═══ Document section

When the (N+1)th batch is generated, this estimated compression ratio will be used (multiplied by a factor of 1.05 for contingency) to estimate the compressed size from the uncompressed size. When the estimated compressed size reaches the batch.size configuration, the batch will be closed and sent to the brokers.

The problem of the current behavior is that this estimation could be off and cause RecordTooLargeException.

For example, if the batch size is set to 1MB and the max message size is 1MB. Initially a the producer is sending messages (each message is 1MB) to topic_1 whose data can be compressed to 1/10 of the original size. After a while the estimated compression ratio in the compressor will be trained to 1/10 and the producer would put 10 messages into one batch. Now the producer starts to send messages (each message is also 1MB) to topic_2 whose message can only be compress to 1/5 of the original size. The producer would still use 1/10 as the estimated compression ratio and put 10 messages into a batch. That batch would be 2 MB after compression which exceeds the maximum message size. In this case the user do not have many options other than resend everything or close the producer if they care about ordering and message loss.

This is especially an issue for services like MirrorMaker whose producer is shared by many different topics.

This KIP proposes to solve this issue by doing the followings:

Change the way to estimate the compression ratio
Split the oversized batch and resend the split batches.

Public Interfaces

This KIP introduces the following new metric batch-split-rate to the producer. The metric records rate of the batch split occurrence.

Although there is no other public API change, due to the behavior change, users may want to reconsider batch size setting to improve performance.

Proposed Changes

Decompress the batch which encounters a RecordTooLargeException, split it into two and send it again

There are a few things to be think about for this approach:

More overhead introduced on the producer side. The producer have to decompress the batch, regroup the messages and resend them. If the producer keeps the original uncompressed message to avoid potential decompression, it will have huge memory overhead.
The split batches is not guaranteed to be smaller than the max size limit. Potentially there will multiple retries until the messages get through, or fail.
In the scenario such as mirror maker, due to different compression ratio in different topics, some of the topics may have very different compression ratio from the average compression ratio, this will potentially introduce many split and resend, which introduces a lot of overhead.

To address the above caveats, we propose to also change the way to estimate the compression ratio:

Estimate the compression ratio for each topic independently.

══════
═══ Supplied material

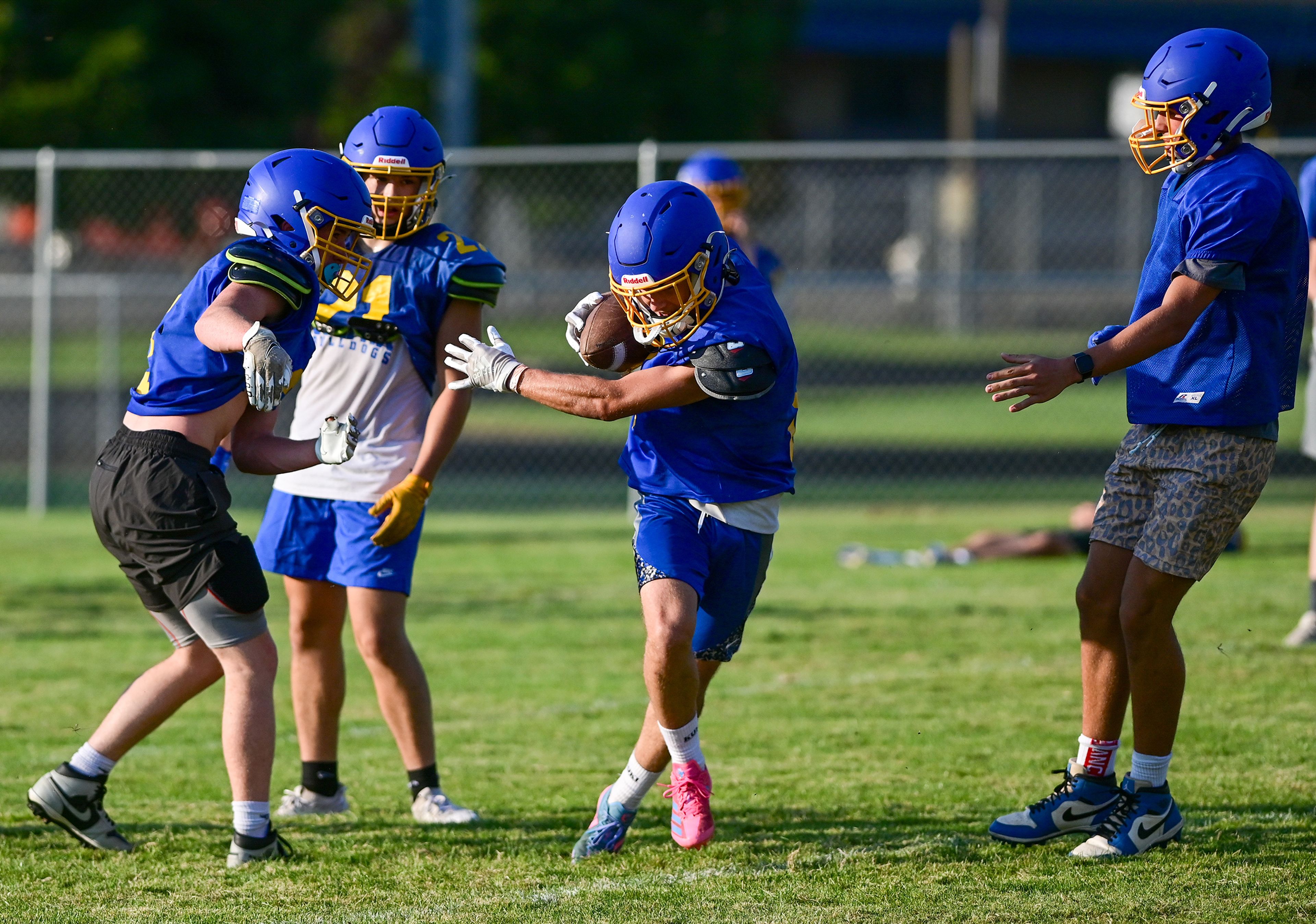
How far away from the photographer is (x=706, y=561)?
4.33 meters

══════

(Instructions for the task)
Decide whether each statement below agrees with the text on producer compression estimates, answering yes or no and quoting the words of the text that decide it. (a) The estimated compression ratio is multiplied by 1.05 for contingency. (b) Apart from the new metric, the proposal also changes the public API. (c) Split batches are certain to be smaller than the max size limit.

(Task response)
(a) Yes: "multiplied by a factor of 1.05 for contingency"
(b) No: "Although there is no other public API change"
(c) No: "The split batches is not guaranteed to be smaller than the max size limit."